Given information —
++++++++++

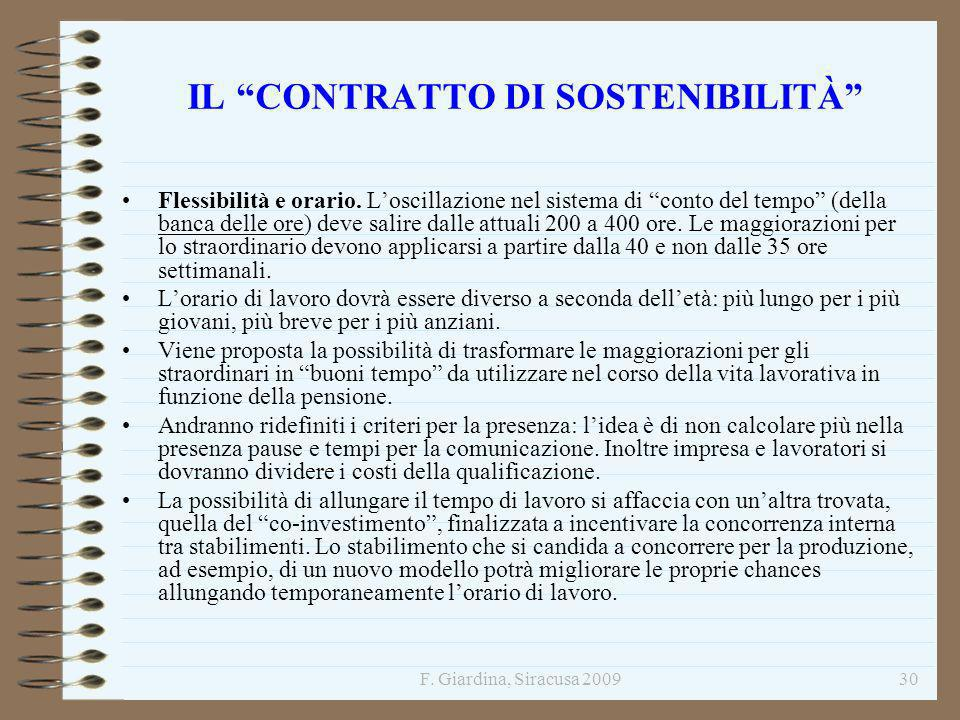F. Giardina, Siracusa 200930 IL CONTRATTO DI SOSTENIBILITÀ Flessibilità e orario. Loscillazione nel sistema di conto del tempo (della banca delle ore)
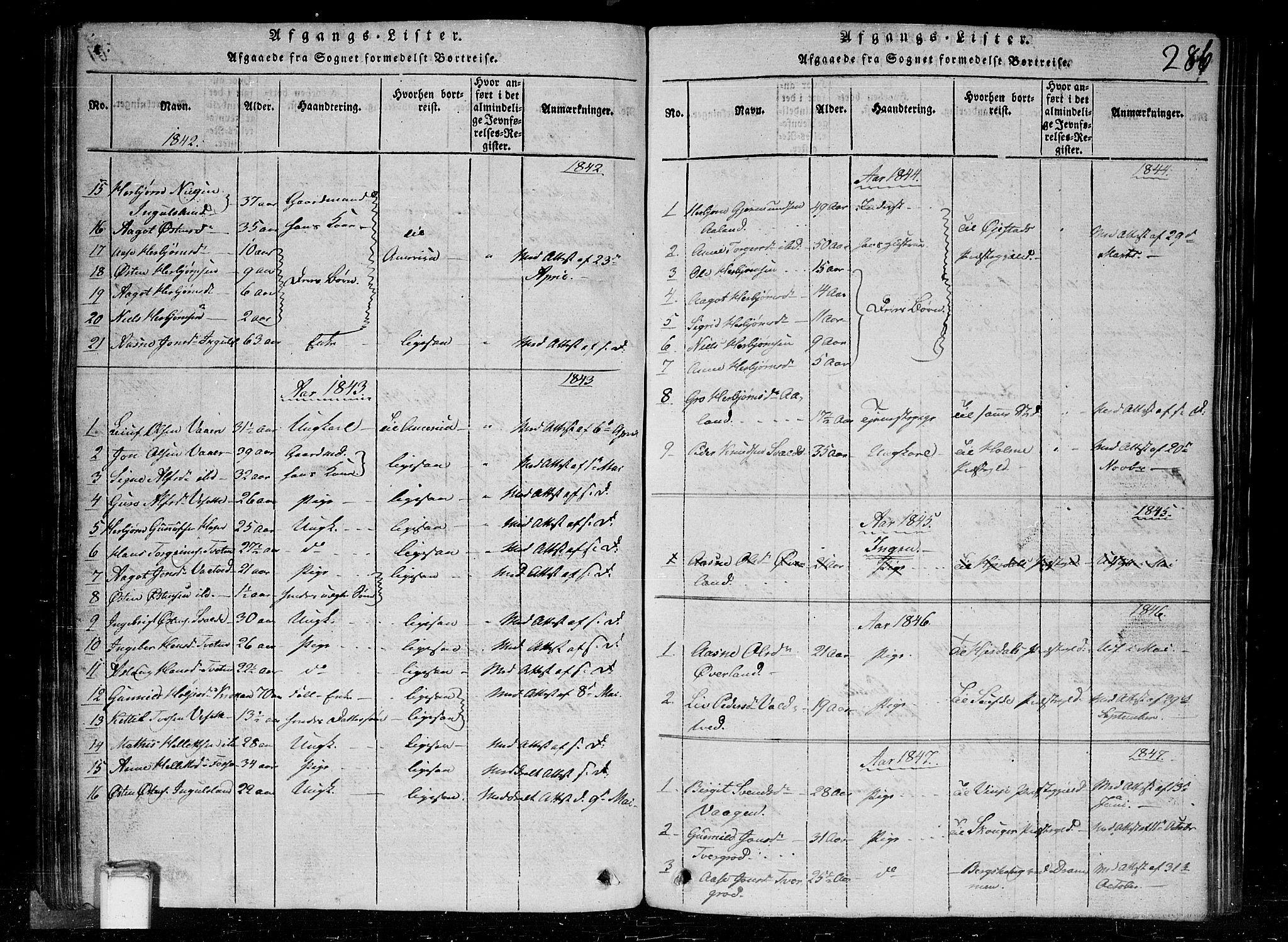 SAKO, Tinn kirkebøker, G/Gc/L0001: Klokkerbok nr. III 1, 1815-1879, s. 286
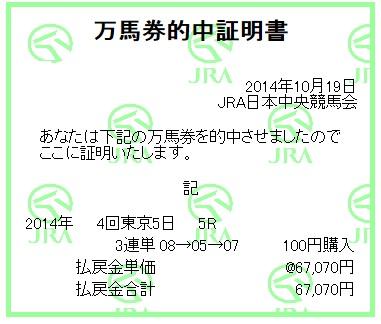 【万馬券獲得記録】1019東京5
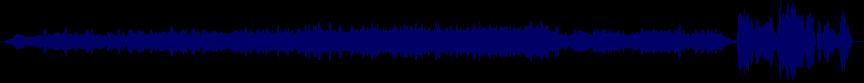 waveform of track #26512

++++++++++

What the exercise asks —
Output the material verbatim, skipping the images.

Response —
F. Giardina, Siracusa 200930 IL CONTRATTO DI SOSTENIBILITÀ Flessibilità e orario. Loscillazione nel sistema di conto del tempo (della banca delle ore)
 SAKO, Tinn kirkebøker, G/Gc/L0001: Klokkerbok nr. III 1, 1815-1879, s. 286
 【万馬券獲得記録】1019東京5
 waveform of track #26512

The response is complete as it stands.